What to produce:
Without any images, output the records below verbatim.

Supplied data:

+---+

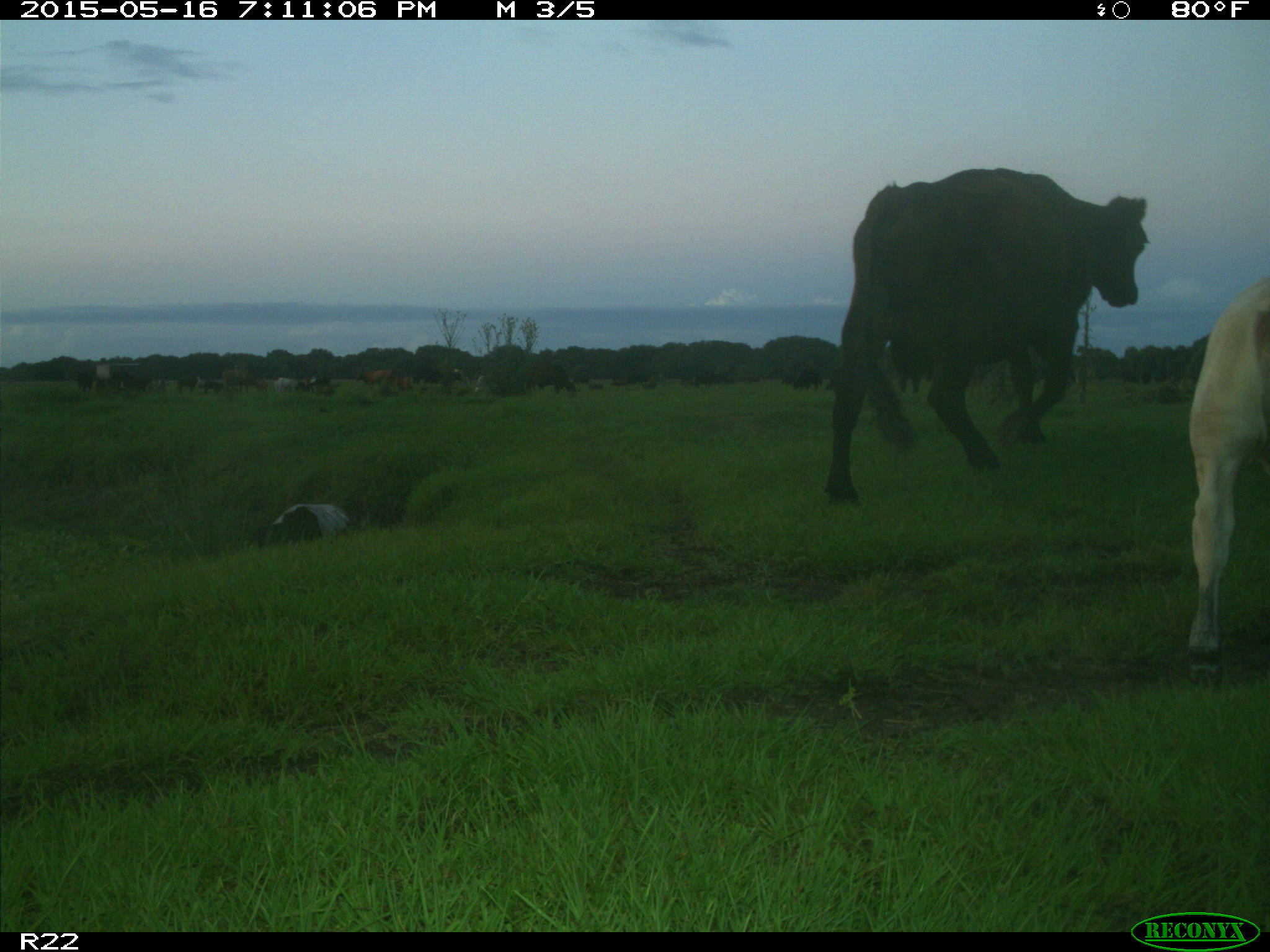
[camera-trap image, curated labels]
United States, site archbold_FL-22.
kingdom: Animalia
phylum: Chordata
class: Mammalia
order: Artiodactyla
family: Bovidae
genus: Bos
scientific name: Bos taurus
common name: domestic cow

+---+

Answer to the problem:
[camera-trap image, curated labels]
United States, site archbold_FL-22.
kingdom: Animalia
phylum: Chordata
class: Mammalia
order: Artiodactyla
family: Bovidae
genus: Bos
scientific name: Bos taurus
common name: domestic cow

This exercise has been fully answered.